Beal and Statzer both entered pleas of not guilty. Beal was later released on bail. His lawyer had successfully argued that given age and health issues, he was not a flight risk. Statzer was also released on bail.

=== Arrest following Ukraine trip (2024)===
In 2023, Beal travelled to Ukraine to promote ibogaine treatment for war veterans. He was reportedly detained when returning to the US in September 2023. He was subsequently arrested in Gooding County, Idaho in January 2024, and held on $250,000 bail.

As of March 13, 2024, Beal is free on bail, but not permitted to leave the US.

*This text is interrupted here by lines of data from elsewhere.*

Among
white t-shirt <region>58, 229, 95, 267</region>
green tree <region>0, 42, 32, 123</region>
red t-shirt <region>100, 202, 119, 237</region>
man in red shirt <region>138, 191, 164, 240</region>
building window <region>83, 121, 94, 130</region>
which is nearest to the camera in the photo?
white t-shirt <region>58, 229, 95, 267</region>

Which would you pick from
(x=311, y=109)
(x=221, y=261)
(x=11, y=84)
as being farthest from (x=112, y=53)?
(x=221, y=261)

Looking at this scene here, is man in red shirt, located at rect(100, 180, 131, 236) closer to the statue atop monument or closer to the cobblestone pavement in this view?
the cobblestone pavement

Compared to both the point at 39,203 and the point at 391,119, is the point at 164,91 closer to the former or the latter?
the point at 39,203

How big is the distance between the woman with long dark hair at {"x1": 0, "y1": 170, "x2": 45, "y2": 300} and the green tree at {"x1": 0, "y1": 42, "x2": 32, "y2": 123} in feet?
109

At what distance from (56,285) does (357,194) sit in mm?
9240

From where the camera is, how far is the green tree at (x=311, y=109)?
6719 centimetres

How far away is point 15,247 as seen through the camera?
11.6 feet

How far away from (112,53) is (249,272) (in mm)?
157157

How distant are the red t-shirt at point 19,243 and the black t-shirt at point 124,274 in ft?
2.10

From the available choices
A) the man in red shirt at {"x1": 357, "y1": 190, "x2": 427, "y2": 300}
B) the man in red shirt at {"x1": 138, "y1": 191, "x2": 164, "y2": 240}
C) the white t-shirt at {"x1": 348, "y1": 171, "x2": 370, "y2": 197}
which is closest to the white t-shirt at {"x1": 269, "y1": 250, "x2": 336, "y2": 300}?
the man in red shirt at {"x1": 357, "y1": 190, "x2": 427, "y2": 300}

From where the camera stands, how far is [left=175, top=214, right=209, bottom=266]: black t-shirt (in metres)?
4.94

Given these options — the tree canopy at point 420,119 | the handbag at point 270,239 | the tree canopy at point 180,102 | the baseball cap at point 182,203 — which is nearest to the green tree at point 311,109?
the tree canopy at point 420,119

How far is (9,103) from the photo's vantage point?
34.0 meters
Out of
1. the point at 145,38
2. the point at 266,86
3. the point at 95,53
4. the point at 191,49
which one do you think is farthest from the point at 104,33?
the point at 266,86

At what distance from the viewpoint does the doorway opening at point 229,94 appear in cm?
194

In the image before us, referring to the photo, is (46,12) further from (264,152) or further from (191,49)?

==Advocacy of Cynthia Nixon==
In Spring 2018, Dana Beal supported New York gubernatorial candidate Cynthia Nixon, who spoke at the yearly New York City Cannabis parade in support of legalization.

==Joints for Jabs==
In Spring 2021, Beal organized "Joints for Jabs NYC" in Union Square, encouraging vaccination against COVID-19:[On] April 20, volunteers organized by Mr. Beal, members of the group ACT UP and others handed out more than a thousand joints to people who could show that they were at least 21 and had received a Covid vaccine. A similar distribution is planned for May 1 to coincide with an annual May Day marijuana march held in Manhattan.
As of October 2022, Beal was actively searching for a new home, as well as a method of manufacturing ibogaine in mass-market pill form.

On May 6, 2023, Beal gave a speech before the NYC Cannabis Parade, the first rally after a three-year hiatus.